Am Friedberger Bahnhof tut sich was – und das ist dringend nötig! Die Friedberger Grünen haben sich zusammengetan und fordern eine ansprechendere Gestaltung sowie mehr Sicherheit für die Unterführung, die viele Menschen tagtäglich nutzen. Man könnte sagen, die Unterführung hat nicht gerade den besten Ruf – viele empfinden sie als unsicher, gerade in der Dämmerung, wenn das Licht nicht so recht durchdringt und Geräusche von vorbeirauschenden Zügen und Autos die Stimmung drücken. Ein Antrag, der am 25. Juni in der Stadtverordnetenversammlung diskutiert wird, soll hier Abhilfe schaffen und die Stadtverwaltung auffordern, ein Sicherheitskonzept für die „große Unterführung“ zu entwickeln.

In der aktuellen Diskussion um die Unterführung gibt es einige Hürden. Der Tunneldurchstich wurde abgelehnt, was die Grünen nicht davon abhält, sich für eine sichere Verbindung zwischen Fauerbach und der Kernstadt einzusetzen. Stadtverordneter Bernd Stiller hat die Dringlichkeit einer Lösung betont – schließlich sind es viele Menschen, die auf diesen Weg angewiesen sind. Romy Klenner, ebenfalls von den Grünen, beschreibt die Unterführung als unangenehm: Dunkelheit, Lärm und Vibrationen sind die ständigen Begleiter für die Passanten. Es ist, als ob der Tunnel selbst ein Eigenleben führt, das niemand so recht mag.

Konkrete Maßnahmen für mehr Sicherheit

Die geplanten Maßnahmen sehen optimierte Lichtverhältnisse, Lärmschutz und eine optische Aufwertung des Bereichs vor. Es geht nicht nur darum, die Sicherheit zu erhöhen – die Unterführung soll auch einladender werden. Ein sicherer, attraktiver Verbindungsraum könnte nicht nur die Nutzerzahlen steigern, sondern auch zur lokalen Identität beitragen. Der Gedanke, dass man sich in einem Raum wohlfühlt, der nicht nur funktional, sondern auch schön ist, ist einfach überzeugend.

Allerdings ist die Situation kompliziert. Die Verantwortlichkeiten sind verteilt: Die Stadt kümmert sich um die Wege, Hessen Mobil um die Straßenbereiche und die Deutsche Bahn um die Unterführung. Ein echtes Miteinander sieht anders aus! Aber vielleicht ist dies eine Gelegenheit, um die verschiedenen Akteure an einen Tisch zu bringen und gemeinsam zu überlegen, wie man die Unterführung zu einem besseren Ort machen kann.

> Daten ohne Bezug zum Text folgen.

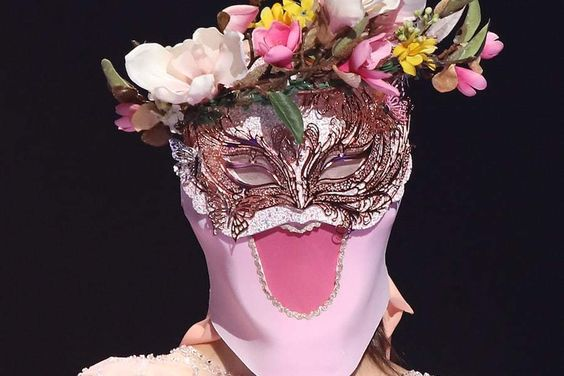 """Girl Group Member Captivates With Performances Perfect For Spring On """"The King Of Mask Singer"""""""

Nachhaltige Stadtentwicklung im Fokus

In einem größeren Kontext betrachtet, zeigt sich, wie wichtig eine gute Anbindung an öffentliche Verkehrsmittel ist. Die Entwicklung von Quartieren, die vielfältige Nutzungsmöglichkeiten bieten und Fuß- sowie Radverkehr fördern, könnte den Verkehr in der Region verringern. In Zeiten, in denen wir über Klimaschutz und Lebensqualität nachdenken, sind solche Konzepte goldwert. Die „Charta von Aalborg“ und die „Leipzig Charta zur nachhaltigen europäischen Stadt“ haben bereits die richtigen Impulse gegeben, um die Lebensqualität in den Städten zu steigern.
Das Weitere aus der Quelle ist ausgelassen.